──────── PASSAGE PROVIDED ────────

BUILDING ENVELOPES AS FILTERS

The envelope of a building can be thought of as an assembly of filters, with each filter allowing, and preventing, a particular set of elements from passing through it. These elements might include heat, cold, light, radiation, water, moisture, rain, snow, air, drafts, breezes, fire, embers, smoke, views, sound, noise, strangers, children, burglars, pets, farm animals, insects, smells, dust, pathogens, toxins, vehicles, or projectiles. The strongest filter is a thick concrete bunker wall; the weakest is a large opening without door or glazing.

Many of the filters in buildings are operable or ‘tuneable’ to some extent, the most obvious examples being doors and windows. In most Australian houses, the conventional filter arrangement for windows is an openable, clear-glazed sash, with a flyscreen which may be fixed or openable/removeable. Flyscreens are considered essential to keep flies out in summer, and mosquitoes out at night - in other, malarial places, the ‘insect filter’ might be brought within the envelope, in the form of a mosquito net over the bed.

────────

WHAT TO DO:
Answer these questions from the passage on building envelopes as filters:
(a) What does the passage name as the strongest filter?
(b) What is the conventional filter arrangement for windows in most Australian houses?
(c) In malarial places, what form might the insect filter take?

──────── DATA RECORDS ────────

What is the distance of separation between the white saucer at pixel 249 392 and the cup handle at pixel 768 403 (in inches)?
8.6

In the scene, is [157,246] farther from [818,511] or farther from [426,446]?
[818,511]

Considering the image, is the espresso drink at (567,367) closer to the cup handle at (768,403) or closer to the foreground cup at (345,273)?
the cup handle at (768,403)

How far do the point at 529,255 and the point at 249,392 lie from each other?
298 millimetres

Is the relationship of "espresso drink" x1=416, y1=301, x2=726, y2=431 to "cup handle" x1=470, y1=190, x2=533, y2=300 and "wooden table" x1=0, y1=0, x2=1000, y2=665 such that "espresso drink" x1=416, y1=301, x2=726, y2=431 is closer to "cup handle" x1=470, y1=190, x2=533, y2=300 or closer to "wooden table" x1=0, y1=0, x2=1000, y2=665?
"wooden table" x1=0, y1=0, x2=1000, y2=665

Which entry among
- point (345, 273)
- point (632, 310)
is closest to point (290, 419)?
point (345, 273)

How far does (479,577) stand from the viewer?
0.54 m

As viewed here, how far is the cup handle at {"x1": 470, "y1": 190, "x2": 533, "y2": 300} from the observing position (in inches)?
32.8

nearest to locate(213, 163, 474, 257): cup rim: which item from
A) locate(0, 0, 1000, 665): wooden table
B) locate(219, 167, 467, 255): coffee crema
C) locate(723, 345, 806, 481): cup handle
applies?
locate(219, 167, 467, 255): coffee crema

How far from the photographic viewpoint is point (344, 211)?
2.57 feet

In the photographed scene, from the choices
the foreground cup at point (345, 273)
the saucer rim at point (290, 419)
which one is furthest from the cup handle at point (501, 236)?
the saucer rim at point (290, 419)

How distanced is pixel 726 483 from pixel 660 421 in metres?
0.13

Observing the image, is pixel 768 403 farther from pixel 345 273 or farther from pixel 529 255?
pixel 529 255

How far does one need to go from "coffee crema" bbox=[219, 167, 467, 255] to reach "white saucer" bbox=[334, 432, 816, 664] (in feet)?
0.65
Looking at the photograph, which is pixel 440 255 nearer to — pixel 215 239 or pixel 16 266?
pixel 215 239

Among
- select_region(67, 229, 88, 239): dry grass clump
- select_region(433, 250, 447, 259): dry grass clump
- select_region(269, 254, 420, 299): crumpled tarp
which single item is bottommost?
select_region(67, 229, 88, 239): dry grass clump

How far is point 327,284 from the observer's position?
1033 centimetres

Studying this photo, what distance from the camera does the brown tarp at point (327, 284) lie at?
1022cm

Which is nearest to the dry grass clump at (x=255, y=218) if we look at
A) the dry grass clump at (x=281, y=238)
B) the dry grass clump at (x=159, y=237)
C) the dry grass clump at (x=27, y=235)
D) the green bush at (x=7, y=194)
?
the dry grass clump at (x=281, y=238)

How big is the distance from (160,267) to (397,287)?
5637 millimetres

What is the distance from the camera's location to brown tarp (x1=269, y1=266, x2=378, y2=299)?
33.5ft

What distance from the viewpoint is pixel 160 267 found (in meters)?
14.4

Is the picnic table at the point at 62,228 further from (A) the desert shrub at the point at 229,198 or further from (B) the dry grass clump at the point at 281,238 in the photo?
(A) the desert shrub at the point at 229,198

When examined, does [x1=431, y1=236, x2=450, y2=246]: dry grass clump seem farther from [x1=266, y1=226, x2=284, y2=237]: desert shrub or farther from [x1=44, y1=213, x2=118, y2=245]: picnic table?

────────
──────── DATA RECORDS ────────

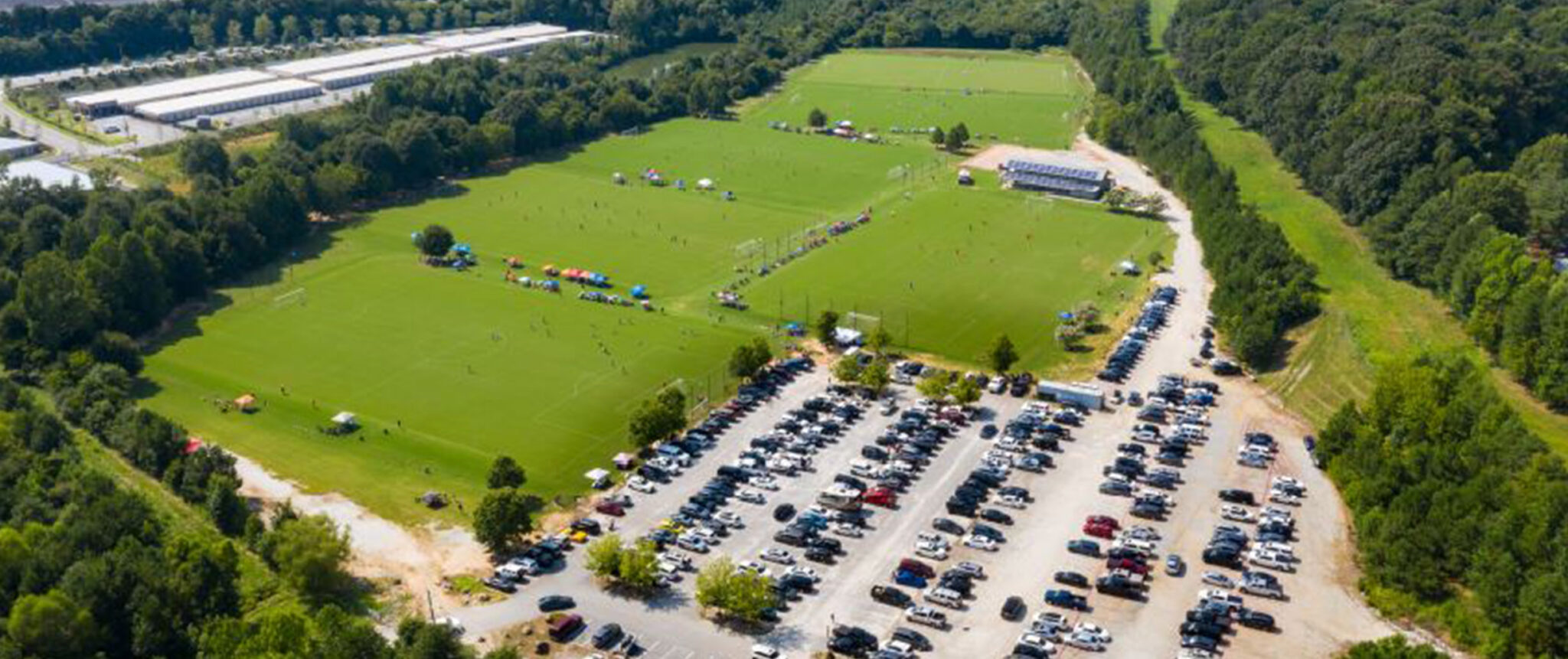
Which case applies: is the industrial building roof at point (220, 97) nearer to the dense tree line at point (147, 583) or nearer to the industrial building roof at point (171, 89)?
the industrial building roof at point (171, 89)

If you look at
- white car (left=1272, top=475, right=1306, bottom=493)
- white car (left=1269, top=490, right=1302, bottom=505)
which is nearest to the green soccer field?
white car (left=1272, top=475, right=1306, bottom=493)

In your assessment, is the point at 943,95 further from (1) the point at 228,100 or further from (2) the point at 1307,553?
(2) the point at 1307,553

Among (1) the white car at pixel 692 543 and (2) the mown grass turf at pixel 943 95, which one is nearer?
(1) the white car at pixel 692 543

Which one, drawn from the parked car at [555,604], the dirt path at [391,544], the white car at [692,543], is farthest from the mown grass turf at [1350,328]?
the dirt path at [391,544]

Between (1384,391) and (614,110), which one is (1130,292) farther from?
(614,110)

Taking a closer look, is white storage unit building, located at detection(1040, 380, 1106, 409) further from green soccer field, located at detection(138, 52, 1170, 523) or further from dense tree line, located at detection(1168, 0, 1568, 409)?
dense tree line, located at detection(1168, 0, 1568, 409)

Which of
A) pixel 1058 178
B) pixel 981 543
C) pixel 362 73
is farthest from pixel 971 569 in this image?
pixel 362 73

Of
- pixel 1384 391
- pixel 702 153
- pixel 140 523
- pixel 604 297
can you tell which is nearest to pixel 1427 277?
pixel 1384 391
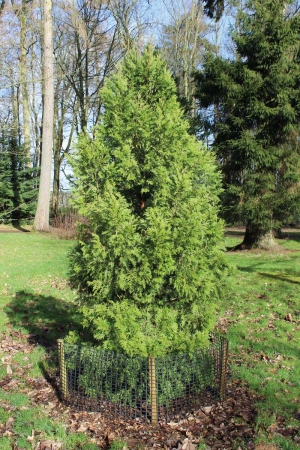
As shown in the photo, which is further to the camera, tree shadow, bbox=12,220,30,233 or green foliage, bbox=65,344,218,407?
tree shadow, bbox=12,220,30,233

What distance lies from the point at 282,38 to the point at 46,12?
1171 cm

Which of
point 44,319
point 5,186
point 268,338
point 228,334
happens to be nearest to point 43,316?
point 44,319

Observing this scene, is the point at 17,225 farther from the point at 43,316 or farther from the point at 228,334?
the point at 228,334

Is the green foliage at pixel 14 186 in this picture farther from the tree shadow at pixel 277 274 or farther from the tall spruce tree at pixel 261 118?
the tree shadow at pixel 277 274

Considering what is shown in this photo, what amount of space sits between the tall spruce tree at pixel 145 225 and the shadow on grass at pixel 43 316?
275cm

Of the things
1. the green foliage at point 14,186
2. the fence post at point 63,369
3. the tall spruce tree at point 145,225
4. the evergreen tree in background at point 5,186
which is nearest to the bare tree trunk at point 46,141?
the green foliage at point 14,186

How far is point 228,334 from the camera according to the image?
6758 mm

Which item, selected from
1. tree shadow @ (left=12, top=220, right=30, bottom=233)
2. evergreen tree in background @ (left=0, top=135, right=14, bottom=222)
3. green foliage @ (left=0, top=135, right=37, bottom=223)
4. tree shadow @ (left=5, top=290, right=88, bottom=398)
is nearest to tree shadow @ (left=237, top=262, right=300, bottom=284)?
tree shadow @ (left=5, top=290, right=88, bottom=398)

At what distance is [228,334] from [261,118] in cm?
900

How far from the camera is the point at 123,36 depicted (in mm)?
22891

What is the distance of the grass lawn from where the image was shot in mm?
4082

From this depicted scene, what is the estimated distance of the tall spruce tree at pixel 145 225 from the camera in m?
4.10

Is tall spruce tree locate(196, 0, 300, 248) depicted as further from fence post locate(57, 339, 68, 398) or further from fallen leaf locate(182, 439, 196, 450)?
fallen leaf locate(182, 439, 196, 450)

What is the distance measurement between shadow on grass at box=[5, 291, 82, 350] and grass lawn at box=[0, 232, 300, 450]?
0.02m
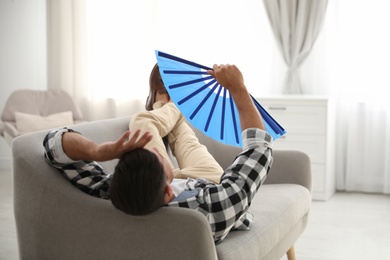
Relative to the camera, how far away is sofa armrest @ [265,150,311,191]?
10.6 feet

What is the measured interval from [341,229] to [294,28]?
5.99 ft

────────

REPLY:
(a) A thick concrete bunker wall.
(b) An openable, clear-glazed sash with a flyscreen, which may be fixed or openable/removeable.
(c) A mosquito net over the bed.